===== Texte à lire =====

Panneau peint de Saint-Jean-des Ollières : Trésor de la Cathédrale

Il y a depuis l’installation du Trésor de la Cathédrale par le chanoine Craplet, dans les années 80, un curieux panneau peint en bois. Il a été déposé au Trésor par la commune de Saint-Jean-des-Ollières, pour sa sauvegarde. Les « Amis de la Cathédrale » avaient permis l’installation de la salle du Trésor, avaient la mission de faire visiter le Trésor, et faire découvrir les œuvres.

On ne peut que déplorer la fermeture depuis 2017 de cette salle du Trésor, et l’impossibilité actuelle de contempler ces œuvres, en particulier celles confiées par les communes : Colamine-sous-Vodable, Saint-Jean-des-Ollières, Sallèdes,  Authezat, etc…

Présentation :

C’est un panneau peint, de 1,82 sur 0,63 m. Il contient 4 tableaux de 0,23 sur 0,53 m, de deux scènes chacun, retaillés pour être insérés dans la planche principale, de part et d’autre d’un petit panneau. Ce sont des scènes typologiques : quatre scènes inférieures illustrent des passages du Nouveau Testament, les « antitypes », et quatre scènes supérieures des épisodes de l’Ancien Testament s’y rapportant, les « types ». Un tableau central figure, au centre, Dieu le Père, la colombe de l’Esprit saint, et des anges et surmonte une ouverture en forme de porte.

Dans une carte postale de Gouttefangeas de 1925, on distingue le panneau placé en antependium. L’ouverture centrale, correspondant à la porte d’un tabernacle, permet de supposer qu’il était antérieurement placé sur l’autel principal, comme retable.

===== Données disponibles =====

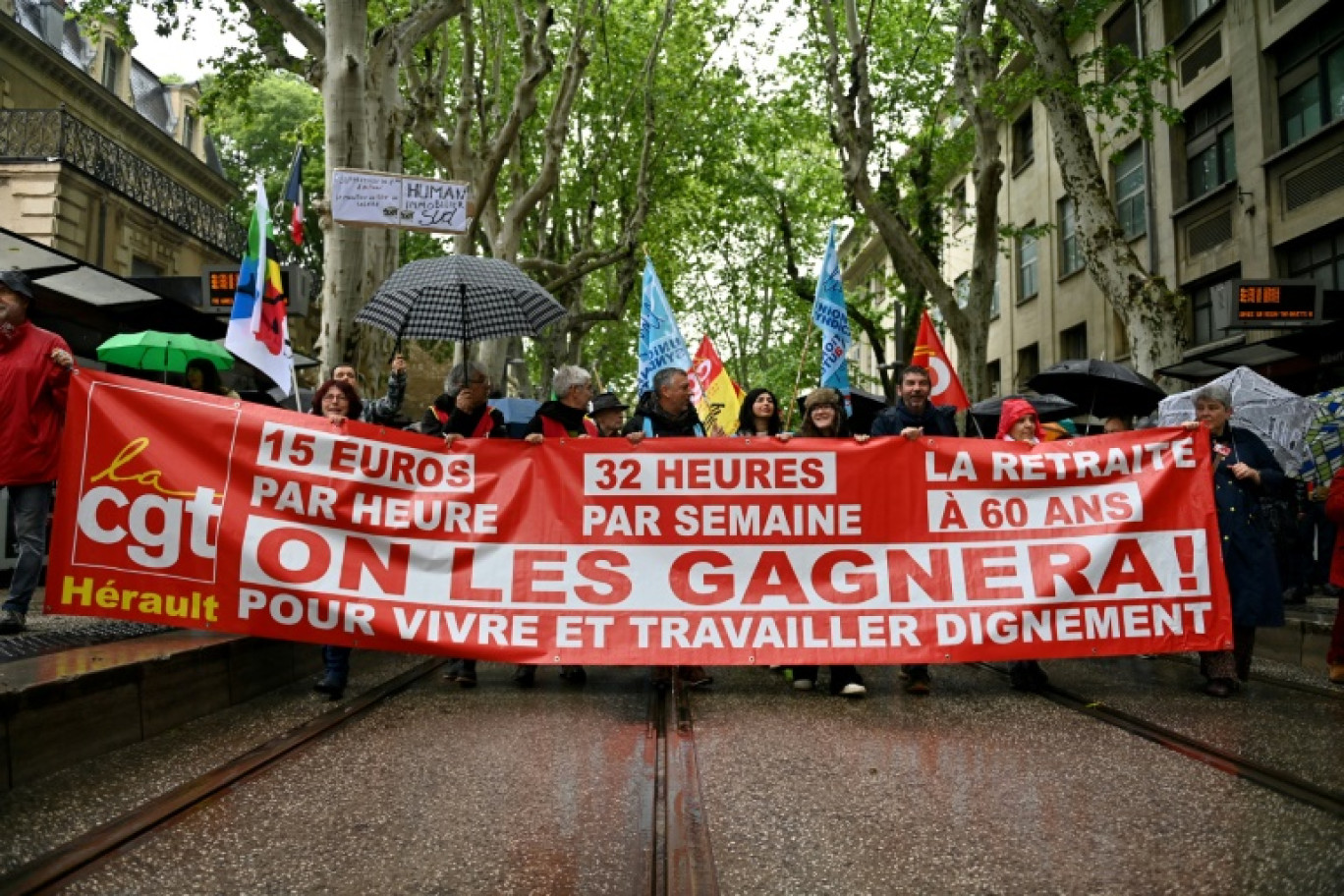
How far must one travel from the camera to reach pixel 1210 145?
22.7m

=====

§ Exercices:
(a) D'après le texte sur le panneau peint de Saint-Jean-des-Ollières, quelles sont les dimensions de ce panneau ?
(b) Poursuivez le texte sur le panneau peint de Saint-Jean-des-Ollières à partir de sa dernière phrase.

§ Réponses:
(a) Il mesure 1,82 sur 0,63 m.

(b)
La peinture s’écaille malheureusement : des morceaux de taffetas permettent de la conserver, en attendant une restauration.

Source

Les peintures correspondent à la mise en œuvre des préceptes du Concile de Trente : les tableaux évoquent l’Eucharistie, la Messe, la Présence réelle, et la force des Paroles de la Consécration. Les 8 tableaux principaux ont été peints fin XVIe ou début XVIIe ; les scènes sont théâtralisées, les coloris sont vifs, les personnages ont des têtes allongées, éloignées des proportions idéales : on s’éloigne ici des canons de la Renaissance pour entrer dans le mouvement maniériste.

L’ensemble a été composé dans une période troublée : les guerres de religion faisaient rage dans la région d’Issoire, et une communauté protestante était solidement implantée à Pailhat, et Job, non loin de Saint-Jean des Ollières

On consultera avec profit l’article de Valentine Langlais : Le pain et l’Eucharistie dans les retables flamands du Saint-Sacrement, 1550-1600. Il y avait à Saint-Jean-des-Ollières une confrérie du Saint Sacrement au XVIIe siècle.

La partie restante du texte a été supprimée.